::: TEXTO FORNECIDO

Estudo revela fontes ocultas da poluição por nitratos em paisagens rurais em rápida urbanização
Investigação no delta do rio Yangtzé mostra como a combinação de agricultura, aquacultura e expansão urbana está a redefinir o ciclo do azoto, permitindo que a poluição por nitratos se infiltre em rios, aquíferos e grandes lagos de água doce.
A poluição por nitratos tornou-se um dos problemas mais persistentes da qualidade da água em regiões agrícolas intensivas, colocando em risco o abastecimento de água potável, os ecossistemas aquáticos e os grandes lagos a jusante. Um estudo publicado na revista Nitrogen Cycling revela agora como as atividades humanas nas zonas de transição entre o meio rural e urbano estão a alterar profundamente o ciclo do azoto, facilitando o transporte de nitratos através das águas superficiais e subterrâneas.
A investigação centra-se no ecótono rural-urbano do delta do rio Yangtzé, no leste da China, uma região marcada pela coexistência de agricultura tradicional, aquacultura intensiva e crescimento residencial. Recorrrendo a uma abordagem integrada de múltiplos traçadores, os investigadores conseguiram identificar com grande detalhe as fontes de nitratos e os processos de transformação ao longo de rios, canais e aquíferos, à medida que a água escoa em direção ao lago Taihu, um dos maiores lagos de água doce da China.

::::::
::: SECÇÃO DE DADOS

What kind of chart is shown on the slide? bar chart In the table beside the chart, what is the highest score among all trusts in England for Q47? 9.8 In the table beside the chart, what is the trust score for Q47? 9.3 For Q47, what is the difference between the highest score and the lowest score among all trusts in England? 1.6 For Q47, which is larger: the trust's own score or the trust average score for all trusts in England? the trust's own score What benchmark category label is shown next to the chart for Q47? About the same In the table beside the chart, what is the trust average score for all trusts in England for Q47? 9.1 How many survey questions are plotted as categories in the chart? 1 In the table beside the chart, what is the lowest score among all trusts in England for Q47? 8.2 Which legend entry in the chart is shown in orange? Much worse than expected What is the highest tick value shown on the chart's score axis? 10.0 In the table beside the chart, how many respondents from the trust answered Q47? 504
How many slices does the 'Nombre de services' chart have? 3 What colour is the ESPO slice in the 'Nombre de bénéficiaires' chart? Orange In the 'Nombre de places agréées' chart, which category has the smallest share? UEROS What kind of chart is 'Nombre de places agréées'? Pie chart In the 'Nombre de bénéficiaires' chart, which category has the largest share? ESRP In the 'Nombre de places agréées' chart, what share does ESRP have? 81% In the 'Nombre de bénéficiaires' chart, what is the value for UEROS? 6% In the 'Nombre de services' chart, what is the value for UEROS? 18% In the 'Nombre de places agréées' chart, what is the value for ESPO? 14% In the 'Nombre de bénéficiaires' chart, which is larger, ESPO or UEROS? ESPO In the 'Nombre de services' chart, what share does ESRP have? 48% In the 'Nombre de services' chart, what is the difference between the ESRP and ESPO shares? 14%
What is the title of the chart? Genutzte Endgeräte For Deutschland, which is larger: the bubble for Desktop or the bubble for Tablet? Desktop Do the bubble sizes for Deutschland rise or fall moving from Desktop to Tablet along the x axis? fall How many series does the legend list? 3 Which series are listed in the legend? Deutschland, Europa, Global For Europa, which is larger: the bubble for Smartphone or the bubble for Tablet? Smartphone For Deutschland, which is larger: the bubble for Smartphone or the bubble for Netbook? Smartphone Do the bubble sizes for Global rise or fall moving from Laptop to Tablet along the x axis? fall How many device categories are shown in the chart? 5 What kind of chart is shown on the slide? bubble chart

::::::

- **A SUA TAREFA**: Transcreva, por favor, do texto sobre a poluição por nitratos o trecho que vai de "A poluição por nitratos tornou-se" até "superficiais e subterrâneas.", inclusive.

- **SOLUÇÃO DO EXERCÍCIO**:
A poluição por nitratos tornou-se um dos problemas mais persistentes da qualidade da água em regiões agrícolas intensivas, colocando em risco o abastecimento de água potável, os ecossistemas aquáticos e os grandes lagos a jusante. Um estudo publicado na revista Nitrogen Cycling revela agora como as atividades humanas nas zonas de transição entre o meio rural e urbano estão a alterar profundamente o ciclo do azoto, facilitando o transporte de nitratos através das águas superficiais e subterrâneas.